- **RECORD SET**:
--- Begin ---
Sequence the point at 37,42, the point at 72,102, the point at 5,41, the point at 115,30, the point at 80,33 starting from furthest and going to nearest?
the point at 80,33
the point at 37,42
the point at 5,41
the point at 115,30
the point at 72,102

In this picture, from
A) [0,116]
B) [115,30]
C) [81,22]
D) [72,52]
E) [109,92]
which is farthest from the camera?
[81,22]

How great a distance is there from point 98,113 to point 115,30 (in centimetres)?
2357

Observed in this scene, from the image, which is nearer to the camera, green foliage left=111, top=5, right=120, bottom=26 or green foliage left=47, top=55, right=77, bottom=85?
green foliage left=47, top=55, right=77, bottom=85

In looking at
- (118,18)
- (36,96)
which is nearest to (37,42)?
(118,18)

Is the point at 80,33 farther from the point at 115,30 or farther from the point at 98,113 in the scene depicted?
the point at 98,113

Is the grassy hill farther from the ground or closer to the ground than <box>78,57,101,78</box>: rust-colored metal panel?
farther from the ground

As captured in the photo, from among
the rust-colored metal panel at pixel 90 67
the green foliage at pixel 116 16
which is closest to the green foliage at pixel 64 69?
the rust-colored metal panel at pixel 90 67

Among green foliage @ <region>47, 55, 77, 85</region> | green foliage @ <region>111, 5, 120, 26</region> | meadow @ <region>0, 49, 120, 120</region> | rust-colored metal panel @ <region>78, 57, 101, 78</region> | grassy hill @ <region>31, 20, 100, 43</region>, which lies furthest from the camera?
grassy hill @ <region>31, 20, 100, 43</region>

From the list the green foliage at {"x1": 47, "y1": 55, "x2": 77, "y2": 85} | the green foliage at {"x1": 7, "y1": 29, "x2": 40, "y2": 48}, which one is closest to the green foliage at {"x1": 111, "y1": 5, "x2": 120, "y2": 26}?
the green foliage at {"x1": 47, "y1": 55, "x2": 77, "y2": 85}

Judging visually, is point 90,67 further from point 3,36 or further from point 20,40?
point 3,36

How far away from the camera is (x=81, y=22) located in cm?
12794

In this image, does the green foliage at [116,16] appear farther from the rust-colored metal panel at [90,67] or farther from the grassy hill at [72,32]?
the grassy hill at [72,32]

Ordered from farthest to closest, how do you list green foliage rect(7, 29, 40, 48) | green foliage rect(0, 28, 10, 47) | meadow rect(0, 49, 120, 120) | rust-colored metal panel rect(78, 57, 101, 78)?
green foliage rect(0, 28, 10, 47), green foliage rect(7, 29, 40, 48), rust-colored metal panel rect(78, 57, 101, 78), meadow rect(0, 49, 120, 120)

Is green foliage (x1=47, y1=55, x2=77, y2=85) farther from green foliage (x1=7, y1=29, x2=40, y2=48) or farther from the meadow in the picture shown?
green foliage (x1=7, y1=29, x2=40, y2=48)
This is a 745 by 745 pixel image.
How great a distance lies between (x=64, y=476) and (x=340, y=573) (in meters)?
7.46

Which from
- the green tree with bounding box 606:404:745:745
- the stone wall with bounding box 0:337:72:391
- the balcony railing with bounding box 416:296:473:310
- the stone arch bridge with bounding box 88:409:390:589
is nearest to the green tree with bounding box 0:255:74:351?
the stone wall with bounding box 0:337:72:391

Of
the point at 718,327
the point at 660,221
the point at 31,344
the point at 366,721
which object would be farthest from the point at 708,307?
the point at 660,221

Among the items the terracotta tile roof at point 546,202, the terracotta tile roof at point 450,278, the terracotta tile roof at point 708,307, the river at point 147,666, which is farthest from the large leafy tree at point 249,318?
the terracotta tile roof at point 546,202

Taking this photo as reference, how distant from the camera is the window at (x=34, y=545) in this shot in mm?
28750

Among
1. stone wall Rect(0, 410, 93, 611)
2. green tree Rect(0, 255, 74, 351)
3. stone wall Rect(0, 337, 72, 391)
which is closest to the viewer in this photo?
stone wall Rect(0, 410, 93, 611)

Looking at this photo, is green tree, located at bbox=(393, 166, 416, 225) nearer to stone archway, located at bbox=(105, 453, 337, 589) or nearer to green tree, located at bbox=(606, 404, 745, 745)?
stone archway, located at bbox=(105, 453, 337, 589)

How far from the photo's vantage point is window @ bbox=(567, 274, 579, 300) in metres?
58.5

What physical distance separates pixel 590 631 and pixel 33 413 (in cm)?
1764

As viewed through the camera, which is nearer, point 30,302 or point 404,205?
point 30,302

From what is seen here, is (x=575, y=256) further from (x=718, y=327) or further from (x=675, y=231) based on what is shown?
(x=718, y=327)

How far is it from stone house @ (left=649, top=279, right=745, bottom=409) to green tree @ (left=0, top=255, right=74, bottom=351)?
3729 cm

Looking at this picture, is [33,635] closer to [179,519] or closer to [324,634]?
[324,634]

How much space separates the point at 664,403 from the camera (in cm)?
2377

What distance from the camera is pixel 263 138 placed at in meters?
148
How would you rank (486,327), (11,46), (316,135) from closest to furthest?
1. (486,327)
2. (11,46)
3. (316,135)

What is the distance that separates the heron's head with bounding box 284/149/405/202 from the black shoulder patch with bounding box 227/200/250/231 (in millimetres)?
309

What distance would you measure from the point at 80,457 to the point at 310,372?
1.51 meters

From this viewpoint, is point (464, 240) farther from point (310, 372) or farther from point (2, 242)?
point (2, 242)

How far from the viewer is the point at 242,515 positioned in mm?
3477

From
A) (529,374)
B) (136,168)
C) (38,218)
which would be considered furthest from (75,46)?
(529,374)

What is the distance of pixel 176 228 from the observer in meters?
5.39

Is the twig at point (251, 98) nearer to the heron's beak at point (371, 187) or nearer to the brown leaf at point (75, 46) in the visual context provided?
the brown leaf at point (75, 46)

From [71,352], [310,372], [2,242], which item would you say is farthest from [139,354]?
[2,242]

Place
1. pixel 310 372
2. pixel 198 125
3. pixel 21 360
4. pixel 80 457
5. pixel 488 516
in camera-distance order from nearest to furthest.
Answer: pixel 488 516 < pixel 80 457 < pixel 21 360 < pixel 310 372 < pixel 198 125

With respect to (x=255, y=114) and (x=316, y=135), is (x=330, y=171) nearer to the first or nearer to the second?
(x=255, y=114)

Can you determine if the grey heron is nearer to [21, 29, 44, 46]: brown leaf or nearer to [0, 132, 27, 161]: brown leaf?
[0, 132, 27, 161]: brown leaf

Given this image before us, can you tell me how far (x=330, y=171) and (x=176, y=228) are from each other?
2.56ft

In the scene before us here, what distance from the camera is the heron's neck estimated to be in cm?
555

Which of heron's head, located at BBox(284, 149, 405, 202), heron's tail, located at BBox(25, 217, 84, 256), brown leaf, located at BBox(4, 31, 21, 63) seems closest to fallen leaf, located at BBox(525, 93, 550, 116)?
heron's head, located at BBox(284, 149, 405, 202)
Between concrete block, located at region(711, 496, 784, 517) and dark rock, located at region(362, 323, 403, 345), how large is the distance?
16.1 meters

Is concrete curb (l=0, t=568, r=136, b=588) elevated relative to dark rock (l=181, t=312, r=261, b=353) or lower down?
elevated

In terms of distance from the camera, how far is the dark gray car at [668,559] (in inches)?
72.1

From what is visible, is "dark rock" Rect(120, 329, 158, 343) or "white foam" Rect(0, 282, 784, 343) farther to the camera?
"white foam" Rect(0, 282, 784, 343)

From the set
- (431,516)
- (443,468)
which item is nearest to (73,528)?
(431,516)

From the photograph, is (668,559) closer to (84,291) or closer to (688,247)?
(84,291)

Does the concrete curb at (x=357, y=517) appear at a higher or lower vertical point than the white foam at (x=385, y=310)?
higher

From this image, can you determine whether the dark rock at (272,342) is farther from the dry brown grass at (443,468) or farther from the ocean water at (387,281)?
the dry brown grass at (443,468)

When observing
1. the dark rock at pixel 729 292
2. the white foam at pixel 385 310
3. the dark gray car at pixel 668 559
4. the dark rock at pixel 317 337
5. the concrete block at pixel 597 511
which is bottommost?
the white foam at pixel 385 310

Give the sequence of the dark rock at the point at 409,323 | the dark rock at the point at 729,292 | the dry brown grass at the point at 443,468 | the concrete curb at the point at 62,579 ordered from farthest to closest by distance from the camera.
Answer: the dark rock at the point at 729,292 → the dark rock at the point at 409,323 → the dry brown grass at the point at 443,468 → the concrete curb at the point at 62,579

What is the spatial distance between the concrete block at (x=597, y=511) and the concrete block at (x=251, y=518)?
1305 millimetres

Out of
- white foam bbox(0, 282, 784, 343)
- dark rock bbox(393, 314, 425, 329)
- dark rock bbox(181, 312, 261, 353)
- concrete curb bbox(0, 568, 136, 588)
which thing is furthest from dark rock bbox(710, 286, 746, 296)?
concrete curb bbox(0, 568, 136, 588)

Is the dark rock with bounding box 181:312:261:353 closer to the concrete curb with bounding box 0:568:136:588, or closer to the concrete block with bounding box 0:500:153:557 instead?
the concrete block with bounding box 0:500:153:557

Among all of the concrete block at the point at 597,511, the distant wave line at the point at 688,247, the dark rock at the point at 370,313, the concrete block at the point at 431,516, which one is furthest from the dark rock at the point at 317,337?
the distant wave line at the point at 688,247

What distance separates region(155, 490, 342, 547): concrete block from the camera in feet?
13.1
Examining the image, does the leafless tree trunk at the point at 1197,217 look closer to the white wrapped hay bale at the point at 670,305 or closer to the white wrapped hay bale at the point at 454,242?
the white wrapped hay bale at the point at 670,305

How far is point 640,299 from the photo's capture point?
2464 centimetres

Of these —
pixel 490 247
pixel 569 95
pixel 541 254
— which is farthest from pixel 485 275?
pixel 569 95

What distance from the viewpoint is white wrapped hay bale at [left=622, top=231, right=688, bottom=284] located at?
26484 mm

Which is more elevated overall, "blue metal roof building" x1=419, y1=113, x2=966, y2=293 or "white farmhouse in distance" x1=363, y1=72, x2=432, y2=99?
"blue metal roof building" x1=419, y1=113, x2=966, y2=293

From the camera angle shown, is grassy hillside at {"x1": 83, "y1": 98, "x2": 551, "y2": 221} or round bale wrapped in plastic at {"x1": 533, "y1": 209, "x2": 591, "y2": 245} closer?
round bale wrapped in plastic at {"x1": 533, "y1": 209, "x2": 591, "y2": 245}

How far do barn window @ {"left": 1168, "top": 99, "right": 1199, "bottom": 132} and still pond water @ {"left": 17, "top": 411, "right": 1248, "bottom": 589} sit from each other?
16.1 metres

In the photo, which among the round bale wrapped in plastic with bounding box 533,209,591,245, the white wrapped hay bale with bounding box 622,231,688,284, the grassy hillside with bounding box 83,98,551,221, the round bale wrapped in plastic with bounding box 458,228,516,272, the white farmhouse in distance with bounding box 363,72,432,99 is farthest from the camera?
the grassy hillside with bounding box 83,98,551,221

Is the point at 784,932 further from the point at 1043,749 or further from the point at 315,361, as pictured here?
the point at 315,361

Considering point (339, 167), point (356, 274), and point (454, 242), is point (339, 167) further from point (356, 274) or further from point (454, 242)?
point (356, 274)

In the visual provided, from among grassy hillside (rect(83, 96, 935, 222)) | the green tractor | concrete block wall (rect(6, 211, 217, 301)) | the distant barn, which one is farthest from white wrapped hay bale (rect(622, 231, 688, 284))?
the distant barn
--- End ---
- **WHAT THE EXERCISE ASKS**:
Please extract exactly, and only, the lines from the line containing "How far do barn" through the last line of the records.

- **IN RESPONSE**:
How far do barn window @ {"left": 1168, "top": 99, "right": 1199, "bottom": 132} and still pond water @ {"left": 17, "top": 411, "right": 1248, "bottom": 589} sit from each other?
16.1 metres

In the photo, which among the round bale wrapped in plastic with bounding box 533,209,591,245, the white wrapped hay bale with bounding box 622,231,688,284, the grassy hillside with bounding box 83,98,551,221, the round bale wrapped in plastic with bounding box 458,228,516,272, the white farmhouse in distance with bounding box 363,72,432,99 is farthest from the camera?
the grassy hillside with bounding box 83,98,551,221

Is the point at 784,932 further from the point at 1043,749 or further from the point at 315,361, as pictured here?
the point at 315,361

Considering point (339, 167), point (356, 274), and point (454, 242), is point (339, 167) further from point (356, 274) or further from point (454, 242)?
point (356, 274)

In the visual provided, from among grassy hillside (rect(83, 96, 935, 222)) | the green tractor | concrete block wall (rect(6, 211, 217, 301)) | the distant barn, which one is farthest from white wrapped hay bale (rect(622, 231, 688, 284))?
the distant barn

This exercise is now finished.